I mean look at what what Greta Thunberg did with her Twitter bio this week, basically subtweeting Trump after he posted something about her. They’re all so quick and witty, but at the same time again what they’re doing is on a whole other level of really getting people to be serious about this too.
Gizmodo: Were there any signs or memes that you wish you had made that you saw at the climate strike?
@climemechange: There was one that I was like, this joke is better than any joke I’ve ever made. And it was somebody with a sign that said something along the lines of “Save the Planet Leonardo DiCaprio’s girlfriends need a future too.”
Gizmodo: It’s funny that you mention that sign — I saw a mix of people loving it and hating it, being like, I can’t believe people are trivialising climate change in this ridiculous way. But Leonardo DiCaprio’s deep involvement in environmental causes is why it’s such a sophisticated and effective joke.
@climeme: Exactly, hats off to whoever wrote that.
— J Λ M Ξ S (@jamesglynn) September 20, 2019
Gizmodo: You’re not a teenager, but you’re doing the internet stuff that teenagers do.
@climemechange: Yeah, I’m in an interesting position. I’m an adult, but I’m not that old. I’m a young person, but I have real practical industry experience that makes me able to relate to both younger and older people. There was one mother who reached out to me saying that she was interested in getting her son to learn about climate change, and that my posts got his foot in the door to learn about it.
Then there are students that have [reached out] said that they’ve used them in presentations to their classes, and who said, “hey, what do I do about the fact that my teacher is a climate change denier?” The point of making these easy-to-scroll-through posts is that they can get your attention for two seconds and maybe make you think a little bit more about it. And then in my stories and with other content I try to do the straight up educational stuff to get people to learn about a certain topic surrounding climate.
Gizmodo: What are some other good Instagram accounts, or any other good things you’re seeing on social media that you think people should know about?

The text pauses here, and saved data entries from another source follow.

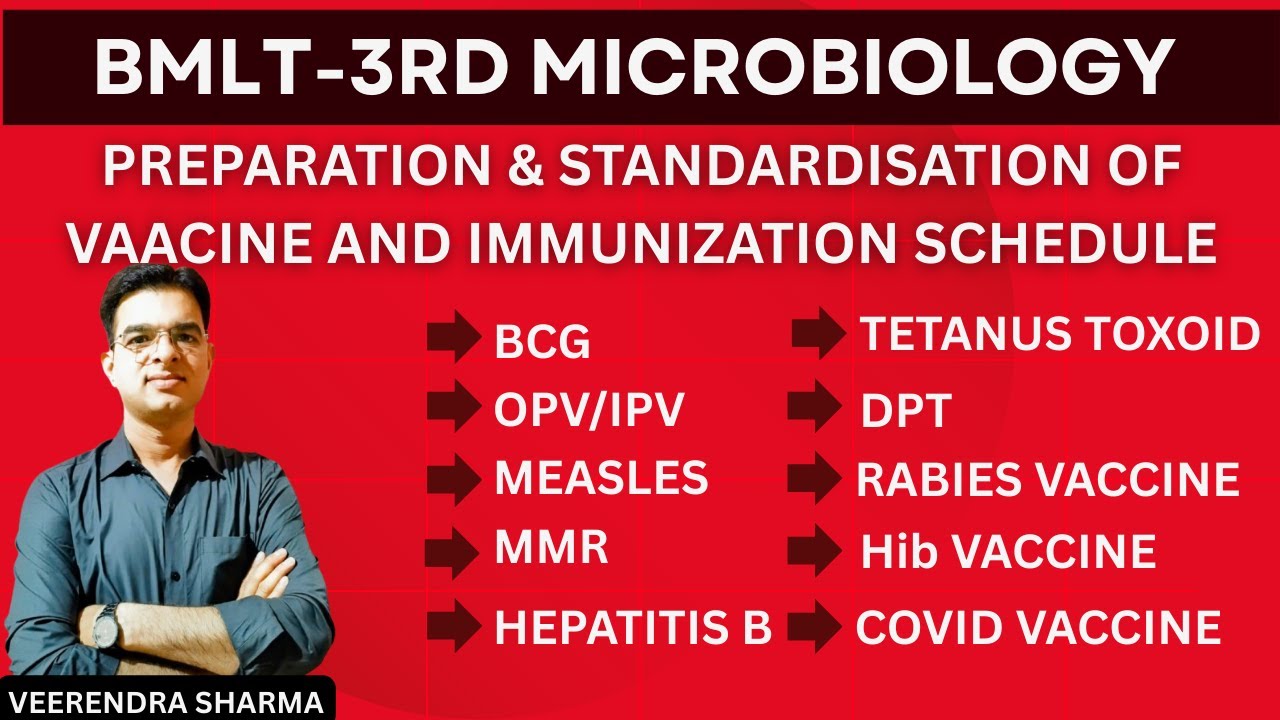 BMLT-3RD MICROBIOLOGY

PREPARATION & STANDARDISATION OF VAACINE AND IMMUNIZATION SCHEDULE

BCG
OPV/IPV
MEASLES
MMR
HEPATITIS B

TETANUS TOXOID
DPT
RABIES VACCINE
Hib VACCINE
COVID VACCINE

VEERENDRA SHARMA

@climemechange: Honestly I think the more important thing is to follow the activists, like Greta Thunberg, the Zero Hour people, and Alexandria Villaseñor. There are some youth activists that have been raising their voices and making some amazing changes.
And I think that, as adults, we need to be supporting these youth activists as much as possible. I can’t remember a single person I ever encountered as a teenager who got as well-read and as knowledgeable and as bold as they have. And now these people are like, in the UN and talking to government officials and helping to make change.
Whether you’re a young adult like us or an older one, you need to be supporting these people like crazy because they deserve it for having made the sacrifices they’re making, and for having the foresight of what their future could look like [if serious action isn’t taken].